Using the extracted text, build a cleaned corpus and compare word frequencies.

1.  Remove punctuation, digits, and stopwords (French). You may use nltk.corpus.stopwords or spacy.lang.fr.stop_words.
2.  Compute the top 20 most frequent words before and after stopword removal.
3.  Plot a bar chart of the top 20 words after cleaning.

Hint: Keep your preprocessing steps in a small function so you can reuse it.

    from collections import Counter
    import re

    def tokenize(text):
        # Your cleaning + tokenization here
        return tokens

    raw_tokens = tokenize(text)
    clean_tokens = [t for t in raw_tokens if t not in stopwords]

    print(Counter(raw_tokens).most_common(20))
    print(Counter(clean_tokens).most_common(20))

    # Plot the top 20 cleaned words


## Exercise 4.3 \[★★★\]
Analyze the text from the downloaded Wikipedia page by applying stemming, n-gram extraction, PoS tagging, lemmatization, morphological analysis, named entity recognition, and word embedding using Word2Vec models. Compare the results from NLTK, spaCy, and Gensim to evaluate their effectiveness in text analysis tasks.

#### Prerequisites
Make sure you have the required libraries installed. You can install them using pip if you haven't already:

In [None]:
!pip install nltk spacy gensim wordcloud seaborn

In [None]:
! python -m spacy download fr_core_news_sm  # For French language processing

In [None]:
import nltk
nltk.download('punkt')
nltk.download('punkt_tab')
nltk.download('averaged_perceptron_tagger')
nltk.download('averaged_perceptron_tagger_eng')
nltk.download('wordnet')
nltk.download('maxent_ne_chunker')
nltk.download('words')
nltk.download('wordnet') 

#### Step 1: Load the Wikipedia Page
Start by loading the HTML file you saved earlier and extracting the text.

In [None]:
from bs4 import BeautifulSoup

# Load the HTML file
with open("paris.html", "r", encoding='utf-8') as file:
    html_content = file.read()

# Parse the HTML content
soup = BeautifulSoup(html_content, "html.parser")
text = soup.get_text()

#### Step 2: Apply Stemming Algorithms
Use the Porter and Snowball stemmers from NLTK to stem the words from the text.

In [None]:
import nltk
from nltk.stem import PorterStemmer, SnowballStemmer
from collections import Counter
import re

# Tokenize and clean the text
words = re.findall(r'\w+', text.lower())

# Initialize stemmers
porter_stemmer = PorterStemmer()
snowball_stemmer = SnowballStemmer("english")

# Apply stemming
porter_stems = [porter_stemmer.stem(word) for word in words]
snowball_stems = [snowball_stemmer.stem(word) for word in words]

# Count unique stems
porter_stem_count = Counter(porter_stems)
snowball_stem_count = Counter(snowball_stems)

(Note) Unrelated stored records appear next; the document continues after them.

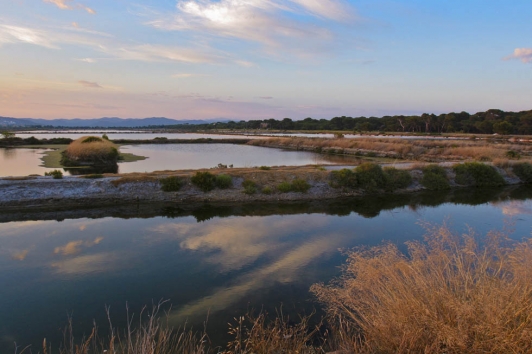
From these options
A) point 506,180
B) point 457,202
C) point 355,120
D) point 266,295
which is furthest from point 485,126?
point 266,295

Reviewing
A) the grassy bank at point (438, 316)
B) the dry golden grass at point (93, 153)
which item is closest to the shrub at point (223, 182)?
the grassy bank at point (438, 316)

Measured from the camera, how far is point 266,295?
29.3 feet

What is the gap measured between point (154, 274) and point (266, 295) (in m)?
3.66

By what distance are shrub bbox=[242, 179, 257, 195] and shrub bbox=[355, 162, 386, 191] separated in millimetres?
7516

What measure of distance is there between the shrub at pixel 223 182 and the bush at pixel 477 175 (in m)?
18.4

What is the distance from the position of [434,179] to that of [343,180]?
315 inches

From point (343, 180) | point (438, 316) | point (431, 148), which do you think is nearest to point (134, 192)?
point (343, 180)

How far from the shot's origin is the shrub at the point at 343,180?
23.2 m

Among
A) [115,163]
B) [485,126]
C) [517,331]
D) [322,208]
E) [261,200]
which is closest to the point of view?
[517,331]

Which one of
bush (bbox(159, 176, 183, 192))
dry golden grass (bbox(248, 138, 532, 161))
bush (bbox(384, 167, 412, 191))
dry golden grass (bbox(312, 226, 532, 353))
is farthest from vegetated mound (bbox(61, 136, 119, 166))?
dry golden grass (bbox(312, 226, 532, 353))

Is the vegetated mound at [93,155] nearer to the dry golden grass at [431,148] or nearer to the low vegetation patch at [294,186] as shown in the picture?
the low vegetation patch at [294,186]

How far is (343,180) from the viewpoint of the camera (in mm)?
23297

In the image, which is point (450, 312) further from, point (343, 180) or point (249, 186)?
point (343, 180)

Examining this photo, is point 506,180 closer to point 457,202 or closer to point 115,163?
point 457,202
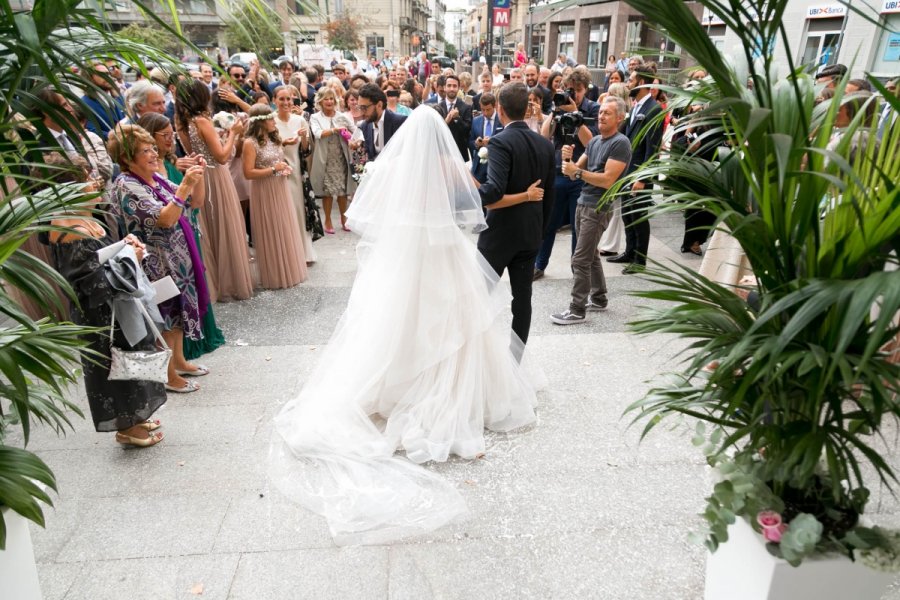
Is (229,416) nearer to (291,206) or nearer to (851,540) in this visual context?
(291,206)

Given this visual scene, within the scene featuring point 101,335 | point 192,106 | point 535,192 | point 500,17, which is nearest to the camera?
point 101,335

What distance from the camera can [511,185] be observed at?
160 inches

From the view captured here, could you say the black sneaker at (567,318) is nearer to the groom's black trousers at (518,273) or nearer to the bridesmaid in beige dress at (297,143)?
the groom's black trousers at (518,273)

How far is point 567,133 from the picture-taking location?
19.9 feet

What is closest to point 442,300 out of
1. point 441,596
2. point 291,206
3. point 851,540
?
point 441,596

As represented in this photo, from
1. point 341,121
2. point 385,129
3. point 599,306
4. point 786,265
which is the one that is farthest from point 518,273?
point 341,121

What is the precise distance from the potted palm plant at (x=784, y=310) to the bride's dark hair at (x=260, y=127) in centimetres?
464

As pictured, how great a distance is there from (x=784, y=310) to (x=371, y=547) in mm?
2132

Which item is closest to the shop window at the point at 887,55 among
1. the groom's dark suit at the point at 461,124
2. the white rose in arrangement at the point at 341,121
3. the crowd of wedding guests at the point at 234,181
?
the crowd of wedding guests at the point at 234,181

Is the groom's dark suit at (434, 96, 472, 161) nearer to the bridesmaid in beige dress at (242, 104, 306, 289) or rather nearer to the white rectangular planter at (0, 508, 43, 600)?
the bridesmaid in beige dress at (242, 104, 306, 289)

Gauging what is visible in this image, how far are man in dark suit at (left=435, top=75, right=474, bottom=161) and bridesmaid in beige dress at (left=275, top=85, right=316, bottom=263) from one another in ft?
7.01

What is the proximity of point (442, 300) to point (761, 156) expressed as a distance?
7.14 feet

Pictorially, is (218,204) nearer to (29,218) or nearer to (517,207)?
(517,207)

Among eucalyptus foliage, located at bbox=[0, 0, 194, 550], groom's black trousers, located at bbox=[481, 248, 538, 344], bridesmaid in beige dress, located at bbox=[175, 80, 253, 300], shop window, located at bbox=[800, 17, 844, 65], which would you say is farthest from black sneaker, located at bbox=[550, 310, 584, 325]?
shop window, located at bbox=[800, 17, 844, 65]
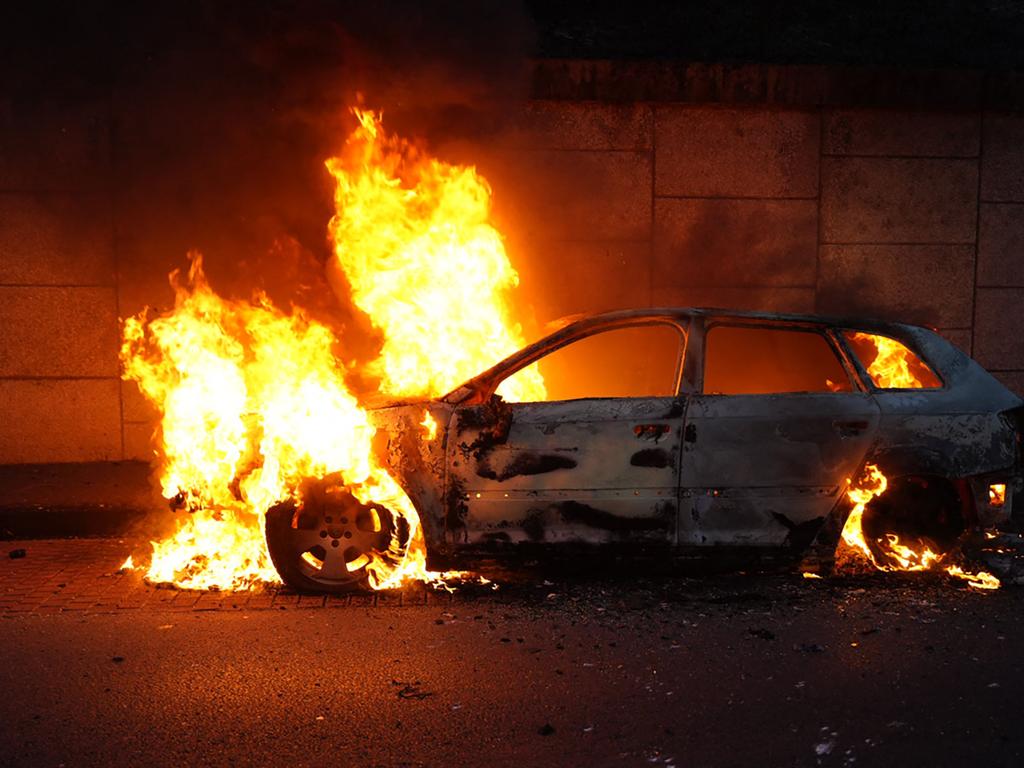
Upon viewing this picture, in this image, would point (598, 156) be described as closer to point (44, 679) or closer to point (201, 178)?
point (201, 178)

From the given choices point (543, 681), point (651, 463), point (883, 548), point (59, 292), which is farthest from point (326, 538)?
point (59, 292)

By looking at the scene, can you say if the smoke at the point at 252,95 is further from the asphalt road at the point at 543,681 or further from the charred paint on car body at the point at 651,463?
the asphalt road at the point at 543,681

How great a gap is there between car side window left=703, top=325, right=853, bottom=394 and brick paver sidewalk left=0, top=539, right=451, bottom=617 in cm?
208

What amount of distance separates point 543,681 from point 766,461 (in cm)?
188

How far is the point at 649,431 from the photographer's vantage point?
5.04 meters

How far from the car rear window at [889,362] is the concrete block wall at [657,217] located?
362 centimetres

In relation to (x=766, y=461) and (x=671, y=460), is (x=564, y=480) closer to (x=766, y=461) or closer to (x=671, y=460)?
(x=671, y=460)

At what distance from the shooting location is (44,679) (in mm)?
4004

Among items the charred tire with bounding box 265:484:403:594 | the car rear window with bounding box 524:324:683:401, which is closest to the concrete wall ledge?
the car rear window with bounding box 524:324:683:401

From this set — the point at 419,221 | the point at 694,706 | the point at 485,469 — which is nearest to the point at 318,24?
the point at 419,221

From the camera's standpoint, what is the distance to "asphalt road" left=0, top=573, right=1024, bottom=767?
3346 millimetres

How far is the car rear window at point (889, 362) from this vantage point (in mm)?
5430

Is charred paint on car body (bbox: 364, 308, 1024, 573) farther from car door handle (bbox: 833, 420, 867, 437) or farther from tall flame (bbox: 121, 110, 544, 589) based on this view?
tall flame (bbox: 121, 110, 544, 589)

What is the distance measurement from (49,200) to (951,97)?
8.83 meters
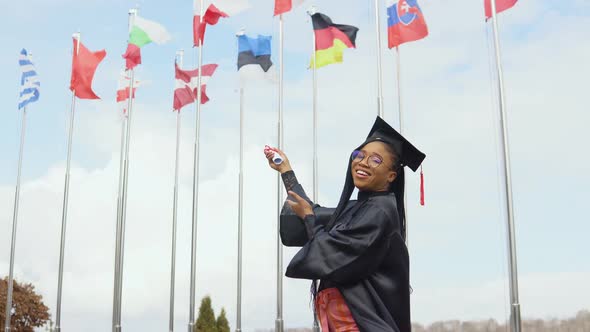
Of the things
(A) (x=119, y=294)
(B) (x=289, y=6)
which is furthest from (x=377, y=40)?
(A) (x=119, y=294)

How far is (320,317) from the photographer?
16.4 ft

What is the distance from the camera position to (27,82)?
2219cm

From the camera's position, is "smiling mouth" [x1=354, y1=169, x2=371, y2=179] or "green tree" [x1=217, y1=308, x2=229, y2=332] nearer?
"smiling mouth" [x1=354, y1=169, x2=371, y2=179]

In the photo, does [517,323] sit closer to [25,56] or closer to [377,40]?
[377,40]

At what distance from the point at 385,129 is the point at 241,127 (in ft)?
48.6

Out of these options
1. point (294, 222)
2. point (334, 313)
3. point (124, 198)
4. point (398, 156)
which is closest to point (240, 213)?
point (124, 198)

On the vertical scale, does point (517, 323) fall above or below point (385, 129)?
below

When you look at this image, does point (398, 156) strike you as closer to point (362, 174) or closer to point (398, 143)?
point (398, 143)

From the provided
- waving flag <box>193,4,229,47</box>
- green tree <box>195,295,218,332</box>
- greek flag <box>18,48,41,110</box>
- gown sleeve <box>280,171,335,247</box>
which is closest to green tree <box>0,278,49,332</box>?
green tree <box>195,295,218,332</box>

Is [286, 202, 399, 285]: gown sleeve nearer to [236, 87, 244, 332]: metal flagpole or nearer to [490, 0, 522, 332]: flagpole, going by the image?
[490, 0, 522, 332]: flagpole

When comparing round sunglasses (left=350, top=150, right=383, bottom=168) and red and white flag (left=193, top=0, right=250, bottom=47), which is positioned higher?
red and white flag (left=193, top=0, right=250, bottom=47)

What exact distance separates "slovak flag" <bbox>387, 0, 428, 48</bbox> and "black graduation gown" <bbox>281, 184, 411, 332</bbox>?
11.3m

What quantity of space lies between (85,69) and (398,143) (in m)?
16.7

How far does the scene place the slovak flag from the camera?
15766 mm
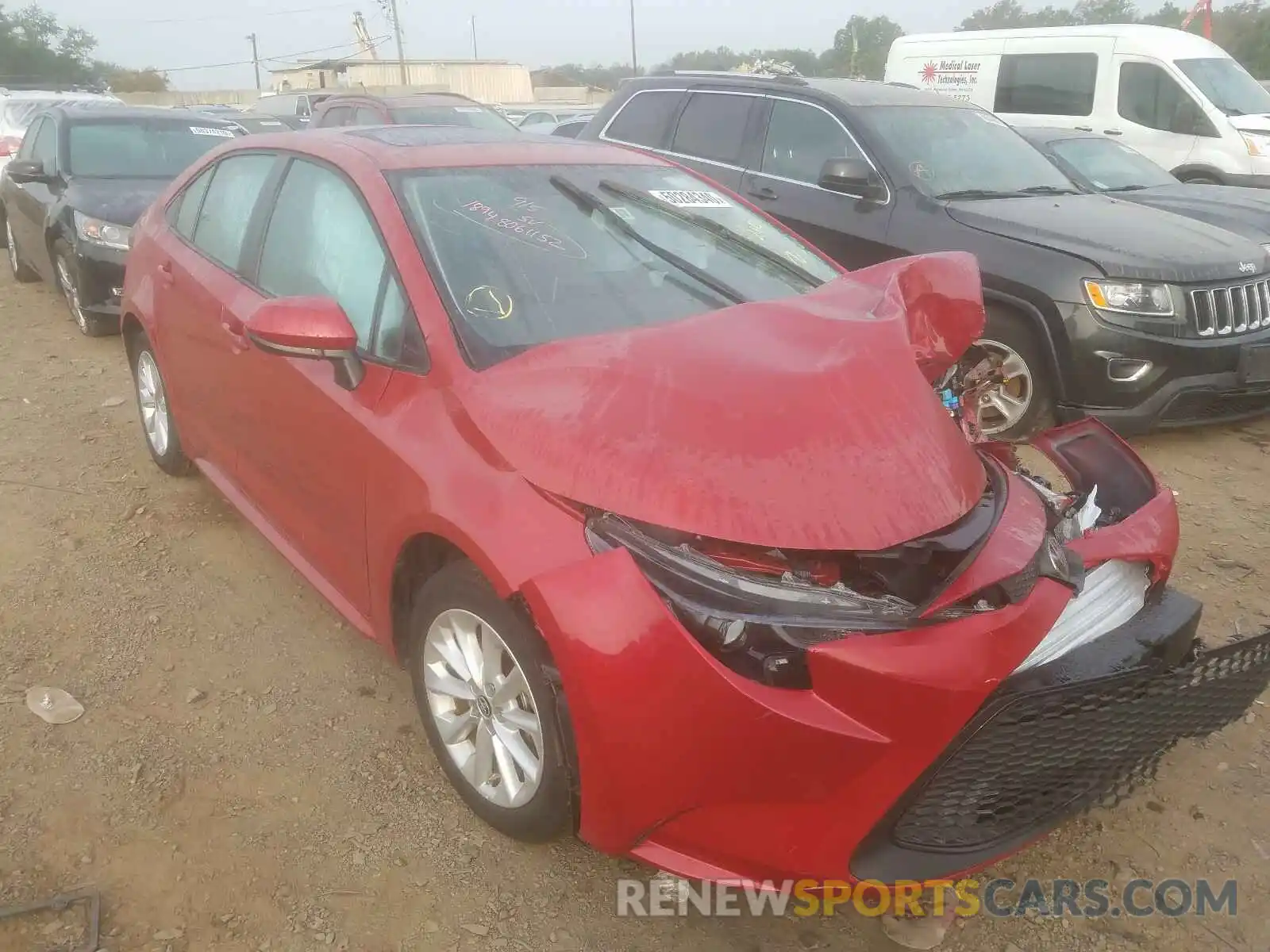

# Display the most common stems and count of unique stems
print("Most common Porter stems:", porter_stem_count.most_common(10))
print("Unique Porter stems count:", len(porter_stem_count))

print("Most common Snowball stems:", snowball_stem_count.most_common(10))
print("Unique Snowball stems count:", len(snowball_stem_count))

#### Step 3: Extract N-grams
Generate and display the most common n-grams (1-grams to 5-grams) from the text.

#### Step 4: Part-of-Speech (PoS) Tagging
Use NLTK or spaCy to perform PoS tagging on the text.

#### Step 5: Lemmatization
Apply lemmatization using NLTK or spaCy.

#### Step 6: Morphological Analysis
Use spaCy to perform morphological analysis on the text.

#### Step 7: Named Entity Recognition (NER)
Use spaCy to identify named entities in the text.


#### Step 8: Frequency Distribution of Words
Visualize the frequencydistribution of words using Matplotlib.

#### Step 9: Create a Word Cloud

Generate a word cloud to visualize the most frequent words.

#### Step 10: Visualization of Named Entities

Visualize the named entities recognized in the text using Matplotlib.

#### Step 11: Visualization of Most Common Nouns

Visualize the most common nouns in the text, which can provide insights into the main subjects discussed.